«Ответ на этот вопрос может быть только положительным. Ведь, отвергнув саму принципиальную возможность заговора как радикальной формы противостояния внутри ВКП(б), следует тем самым исключить хорошо известные факты – весьма сильные оппозиционные настроения, не раз перераставшие в открытые конфликты, разногласия, порожденные слишком многим. Во внутренней политике – провалом первой пятилетки, связанным с ним неизбежным поиском виновных, поиском выхода из кризисной ситуации. Во внешней – уже не вызывающая сомнения полная смена курса, которым с 1917 г. следовала партия, Коминтерн и СССР как государство. Помимо этого, часть наиболее сознательных, убежденных и вместе с тем самых активных коммунистов, особенно участников революции и гражданской войны, сохранили собственное мнение по возникшим проблемам, не желая ни принимать новый курс Сталина, ни становиться откровенными конформистами. Они продолжали ориентироваться только на мировую революцию, сохранение незыблемости классовых основ Республики Советов, диктатуры пролетариата, не желали отказываться от того, что являлось смыслом их жизни.
Енукидзе и Петерсон, Корк и Фельдман, Ягода и его заместители по наркомату, начальники отделов НКВД относились именно к такой категории большевиков. К тем, кого следует называть непреклонными, несгибаемыми, “фундаменталистами”. Они, да и не только они, в силу своего политического опыта не могли не понимать, к чему все идет. А к решительному сопротивлению их могло подвигнуть многое, но окончательно – вступление СССР в Лигу наций, пошедшая полным ходом подготовка создания Восточного пакта. Иными словами, воссоздание хотя и с новыми задачами, но все той же пресловутой Антанты, которая не так давно открыто боролась с Советской республикой в годы гражданской войны.

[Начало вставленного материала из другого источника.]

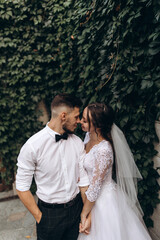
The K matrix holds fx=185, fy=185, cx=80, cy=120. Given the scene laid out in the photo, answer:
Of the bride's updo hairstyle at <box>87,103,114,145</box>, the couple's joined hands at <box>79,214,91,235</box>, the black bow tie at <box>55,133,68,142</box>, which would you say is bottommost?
the couple's joined hands at <box>79,214,91,235</box>

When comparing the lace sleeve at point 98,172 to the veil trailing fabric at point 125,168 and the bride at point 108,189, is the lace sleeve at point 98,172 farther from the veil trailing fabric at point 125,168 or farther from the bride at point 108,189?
the veil trailing fabric at point 125,168

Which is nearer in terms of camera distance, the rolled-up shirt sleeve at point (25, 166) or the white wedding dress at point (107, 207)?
the rolled-up shirt sleeve at point (25, 166)

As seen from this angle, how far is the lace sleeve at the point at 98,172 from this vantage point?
1733 millimetres

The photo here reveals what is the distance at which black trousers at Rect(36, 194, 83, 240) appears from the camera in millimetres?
1721

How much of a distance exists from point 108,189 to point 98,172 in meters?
0.30

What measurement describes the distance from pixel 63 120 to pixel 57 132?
130mm

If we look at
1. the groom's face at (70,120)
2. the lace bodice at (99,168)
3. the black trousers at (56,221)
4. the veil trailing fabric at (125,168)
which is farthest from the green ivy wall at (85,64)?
the black trousers at (56,221)

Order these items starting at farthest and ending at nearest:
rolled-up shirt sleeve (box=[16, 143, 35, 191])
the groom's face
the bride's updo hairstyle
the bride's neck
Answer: the bride's neck, the bride's updo hairstyle, the groom's face, rolled-up shirt sleeve (box=[16, 143, 35, 191])

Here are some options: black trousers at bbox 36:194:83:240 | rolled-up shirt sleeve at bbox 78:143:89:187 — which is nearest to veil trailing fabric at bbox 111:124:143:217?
rolled-up shirt sleeve at bbox 78:143:89:187

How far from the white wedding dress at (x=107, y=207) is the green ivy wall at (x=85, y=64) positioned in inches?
13.3

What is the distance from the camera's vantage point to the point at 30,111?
3.95m

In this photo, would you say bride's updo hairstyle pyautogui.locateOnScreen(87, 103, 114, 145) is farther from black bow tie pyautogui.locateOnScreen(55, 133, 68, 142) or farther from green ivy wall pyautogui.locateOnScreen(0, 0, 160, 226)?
black bow tie pyautogui.locateOnScreen(55, 133, 68, 142)

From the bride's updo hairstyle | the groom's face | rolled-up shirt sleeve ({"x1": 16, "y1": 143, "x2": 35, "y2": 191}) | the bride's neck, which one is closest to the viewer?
rolled-up shirt sleeve ({"x1": 16, "y1": 143, "x2": 35, "y2": 191})

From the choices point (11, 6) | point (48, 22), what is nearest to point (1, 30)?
point (11, 6)
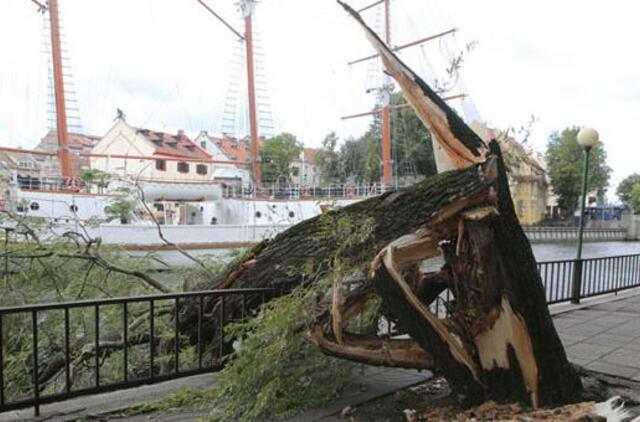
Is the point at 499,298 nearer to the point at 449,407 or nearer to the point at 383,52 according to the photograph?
the point at 449,407

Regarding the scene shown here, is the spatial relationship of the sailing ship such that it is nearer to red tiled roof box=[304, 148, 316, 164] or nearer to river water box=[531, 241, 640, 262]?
river water box=[531, 241, 640, 262]

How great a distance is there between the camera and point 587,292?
301 inches

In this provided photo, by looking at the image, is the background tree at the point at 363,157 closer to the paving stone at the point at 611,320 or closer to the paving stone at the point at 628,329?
the paving stone at the point at 611,320

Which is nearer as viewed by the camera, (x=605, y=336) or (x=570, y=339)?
(x=570, y=339)

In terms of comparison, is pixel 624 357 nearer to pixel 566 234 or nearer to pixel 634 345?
pixel 634 345

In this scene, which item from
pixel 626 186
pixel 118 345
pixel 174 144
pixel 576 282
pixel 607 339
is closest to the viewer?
pixel 118 345

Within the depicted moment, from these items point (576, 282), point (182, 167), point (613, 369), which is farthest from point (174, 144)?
point (613, 369)

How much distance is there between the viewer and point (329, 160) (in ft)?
134

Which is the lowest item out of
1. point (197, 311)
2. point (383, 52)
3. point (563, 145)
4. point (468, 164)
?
point (197, 311)

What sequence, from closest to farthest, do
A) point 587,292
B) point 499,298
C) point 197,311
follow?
point 499,298 → point 197,311 → point 587,292

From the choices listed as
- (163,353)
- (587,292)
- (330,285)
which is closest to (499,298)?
(330,285)

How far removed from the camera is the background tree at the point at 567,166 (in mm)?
46844

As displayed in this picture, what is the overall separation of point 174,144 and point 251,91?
1592 cm

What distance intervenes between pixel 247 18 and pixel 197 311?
979 inches
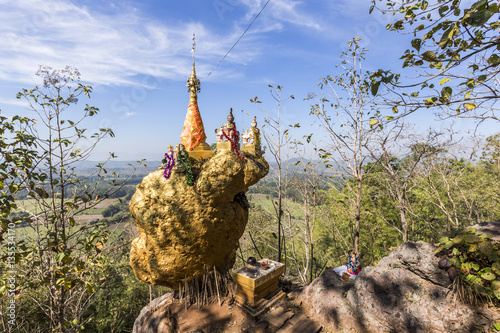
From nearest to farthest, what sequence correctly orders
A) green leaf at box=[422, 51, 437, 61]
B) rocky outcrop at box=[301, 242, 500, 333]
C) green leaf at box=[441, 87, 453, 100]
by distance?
green leaf at box=[441, 87, 453, 100]
green leaf at box=[422, 51, 437, 61]
rocky outcrop at box=[301, 242, 500, 333]

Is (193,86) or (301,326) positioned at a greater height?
(193,86)

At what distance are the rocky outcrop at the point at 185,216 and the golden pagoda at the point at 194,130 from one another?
69 cm

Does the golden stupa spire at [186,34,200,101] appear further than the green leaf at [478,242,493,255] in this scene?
Yes

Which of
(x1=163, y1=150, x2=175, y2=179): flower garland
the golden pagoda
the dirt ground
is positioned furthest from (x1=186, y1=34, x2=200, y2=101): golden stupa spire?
the dirt ground

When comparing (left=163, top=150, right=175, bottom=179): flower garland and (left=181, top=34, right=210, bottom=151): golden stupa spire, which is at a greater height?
(left=181, top=34, right=210, bottom=151): golden stupa spire

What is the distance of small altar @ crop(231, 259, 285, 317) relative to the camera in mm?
5996

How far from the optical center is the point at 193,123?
6488 mm

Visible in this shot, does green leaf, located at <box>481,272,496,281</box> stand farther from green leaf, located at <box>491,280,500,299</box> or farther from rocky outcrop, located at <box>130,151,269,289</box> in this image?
rocky outcrop, located at <box>130,151,269,289</box>

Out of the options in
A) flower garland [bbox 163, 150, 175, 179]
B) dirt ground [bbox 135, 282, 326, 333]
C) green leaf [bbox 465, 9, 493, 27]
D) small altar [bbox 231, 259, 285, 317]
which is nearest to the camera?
green leaf [bbox 465, 9, 493, 27]

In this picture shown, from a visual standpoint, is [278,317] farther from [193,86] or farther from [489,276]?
[193,86]

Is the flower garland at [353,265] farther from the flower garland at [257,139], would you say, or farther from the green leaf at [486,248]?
the flower garland at [257,139]

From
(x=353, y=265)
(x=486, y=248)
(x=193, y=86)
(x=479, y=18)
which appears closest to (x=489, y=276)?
(x=486, y=248)

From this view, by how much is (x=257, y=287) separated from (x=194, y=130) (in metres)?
5.19

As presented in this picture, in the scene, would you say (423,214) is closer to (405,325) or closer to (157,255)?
(405,325)
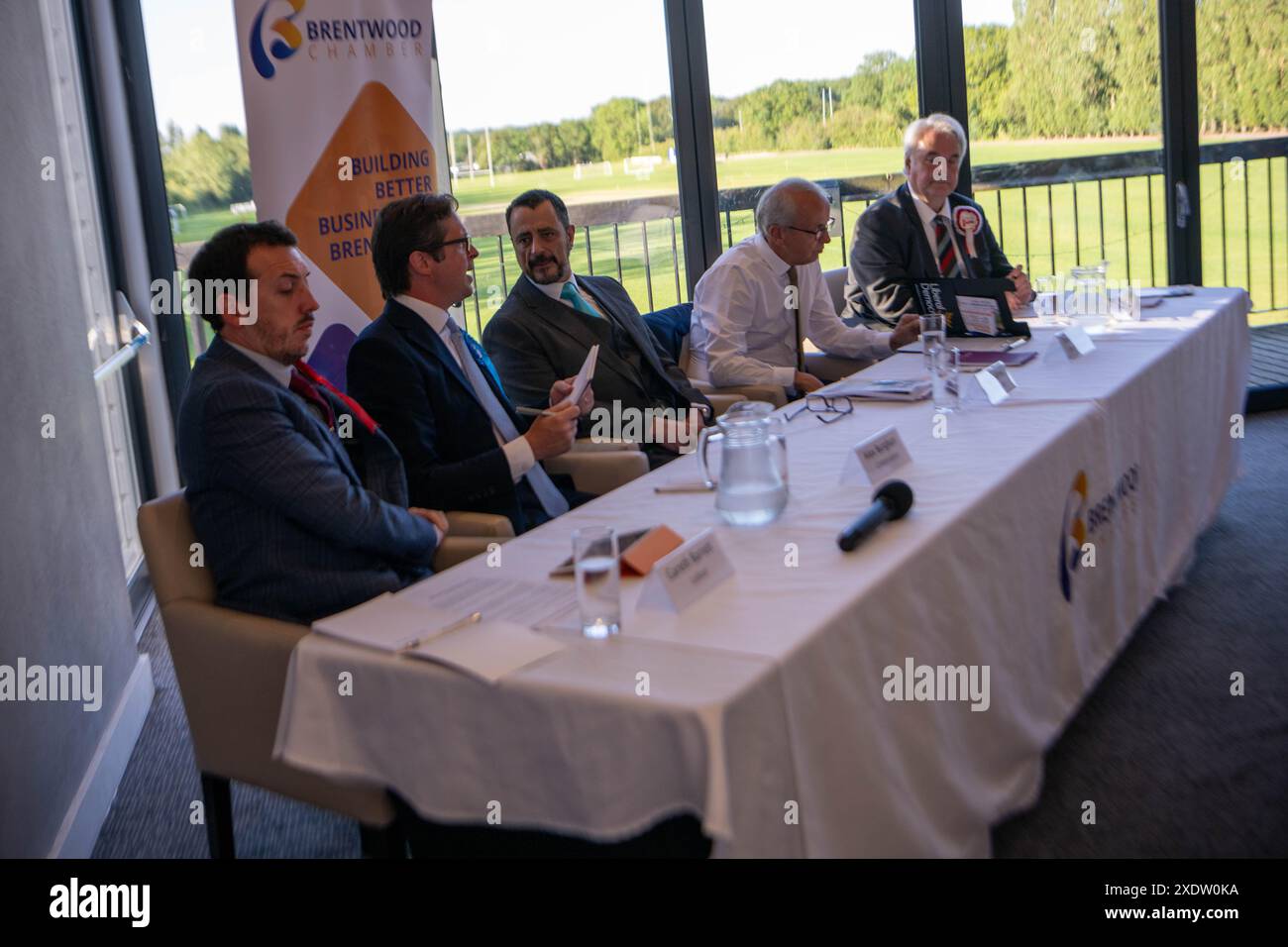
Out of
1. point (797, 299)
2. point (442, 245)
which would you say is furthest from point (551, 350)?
point (797, 299)

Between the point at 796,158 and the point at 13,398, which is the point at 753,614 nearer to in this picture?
the point at 13,398

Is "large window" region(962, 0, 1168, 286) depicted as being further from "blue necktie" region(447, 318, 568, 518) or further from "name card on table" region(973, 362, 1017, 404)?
"blue necktie" region(447, 318, 568, 518)

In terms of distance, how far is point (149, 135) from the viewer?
4.30 m

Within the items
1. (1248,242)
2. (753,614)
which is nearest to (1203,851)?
(753,614)

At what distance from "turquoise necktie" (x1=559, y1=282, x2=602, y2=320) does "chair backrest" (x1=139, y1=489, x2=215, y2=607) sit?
1.58 meters

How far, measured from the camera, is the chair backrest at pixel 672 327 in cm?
399

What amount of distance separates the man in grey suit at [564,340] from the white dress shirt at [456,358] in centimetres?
50

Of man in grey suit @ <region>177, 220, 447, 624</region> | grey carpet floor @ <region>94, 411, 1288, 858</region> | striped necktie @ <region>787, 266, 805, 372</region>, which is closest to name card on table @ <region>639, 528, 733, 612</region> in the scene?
man in grey suit @ <region>177, 220, 447, 624</region>

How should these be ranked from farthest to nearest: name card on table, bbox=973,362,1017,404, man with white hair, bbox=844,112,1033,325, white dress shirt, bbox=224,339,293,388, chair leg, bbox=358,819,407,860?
man with white hair, bbox=844,112,1033,325
name card on table, bbox=973,362,1017,404
white dress shirt, bbox=224,339,293,388
chair leg, bbox=358,819,407,860

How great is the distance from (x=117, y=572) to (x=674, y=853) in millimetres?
2044

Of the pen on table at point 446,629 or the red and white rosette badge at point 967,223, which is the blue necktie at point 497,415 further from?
the red and white rosette badge at point 967,223

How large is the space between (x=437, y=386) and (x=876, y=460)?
40.8 inches

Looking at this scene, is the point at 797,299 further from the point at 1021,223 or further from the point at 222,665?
the point at 222,665

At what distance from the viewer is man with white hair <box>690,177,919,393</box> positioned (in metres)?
3.86
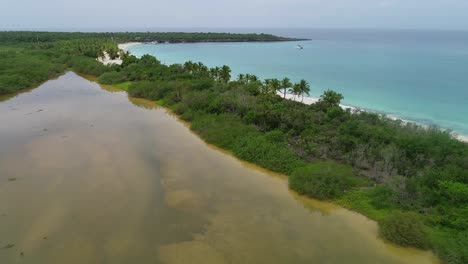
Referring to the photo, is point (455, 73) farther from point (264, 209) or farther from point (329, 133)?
point (264, 209)

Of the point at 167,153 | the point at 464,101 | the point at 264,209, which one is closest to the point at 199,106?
the point at 167,153

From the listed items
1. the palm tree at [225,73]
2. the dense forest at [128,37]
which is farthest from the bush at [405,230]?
the dense forest at [128,37]

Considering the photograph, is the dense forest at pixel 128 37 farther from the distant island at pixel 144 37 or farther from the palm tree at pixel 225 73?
the palm tree at pixel 225 73

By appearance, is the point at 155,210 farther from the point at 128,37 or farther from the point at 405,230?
the point at 128,37

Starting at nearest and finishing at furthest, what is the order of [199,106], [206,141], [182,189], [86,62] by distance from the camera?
[182,189] → [206,141] → [199,106] → [86,62]

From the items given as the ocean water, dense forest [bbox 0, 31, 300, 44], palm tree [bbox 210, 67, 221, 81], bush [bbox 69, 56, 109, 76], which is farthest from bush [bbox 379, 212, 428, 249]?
dense forest [bbox 0, 31, 300, 44]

Повлиять на радикализацию настроений мог и отказ – перед прямой угрозой фашизма – от прежней замкнутости, своеобразного сектантства Коминтерна, первые попытки создать народные фронты, объединившие вчерашних заклятых врагов – коммунистов и социал-демократов. Наконец, последней каплей, переполнившей чашу терпения, могло стать и известное Енукидзе стремление Сталина изменить конституцию, исключив из нее все, что выражало классовый характер Советского Союза, его государственной системы.
Когда же мог возникнуть заговор с целью отстранения от власти группы Сталина? В протоколе допроса Ягода утверждает: в 1931-1932 гг. Вполне возможно, ибо именно тогда разногласия в партии достигли своего очередного пика: “дела” Слепкова (“школа Бухарина”), Сырцова-Ломинадзе, “право-левой” организации Стэна, группы Рютина, высылка за связь с последней в Минусинск и Томск Зиновьева и Каменева. Но все же, скорее всего, тогда возникла еще неясная, не вполне оформившаяся мысль. Заговор как реальность, вероятно, следует отнести к концу 1933-го – началу 1934 г., как своеобразный отклик на дошедший до Советского Союза призыв Троцкого “убрать Сталина”, совершить новую, “политическую” революцию, ликвидировав “термидорианскую сталинистскую бюрократию”.
Разумеется, обязательно должно насторожить отсутствие улик, прямых или косвенных, но неопровержимых. А для этого следует задуматься: бывают ли вообще в подобных случаях улики? Могли ли они быть получены при расследовании дела “Клубок”, и если могли, то какие? Планы ареста узкого руководства, списки будущего ПБ и правительства, что-либо подобное? Или списки заговорщиков, да еще заверенные их подписями? А может, заготовленные предусмотрительно декларации, декреты, указы для оглашения сразу же после захвата власти? Вряд ли, ибо нормальный заговорщик, готовящий к тому же государственный переворот, сделает все возможное, дабы избежать существования такого рода улик».
Доказательством того, что дело ограничивалось не только обсуждением объективных возможностей, Жуков считает тот факт, что совпадающие показания нескольких обвиняемых о четырех тщательно проработанных вариантах ареста политического руководства ни в коем случае не могли быть сфальсифицированы следователями. Ведь детали такой акции – вплоть до указания расположения комнат и кабинетов, существующей там охраны, наилучшего и самого надежного варианта ареста членов узкого руководства – никак не могли быть доверены следователям! Только в контексте этой информации дальнейшие действия сталинского руководства становятся очевидными: Сталин решил «только теперь, после того как участие НКВД в подготовке переворота стало очевидным, подчинить комиссариат и его основные подразделения своему влиянию с помощью партии». Прокурорская проверка практикуемых ГПУ с начала тридцатых годов репрессивных мер, введение системы личных рангов, организация генерального штаба в армии и изменения в структуре управления и политической ориентации Коминтерна – шаги, сделанные с учетом политических изменений на мировой арене, связанных с огромной агрессивностью фашистского блока.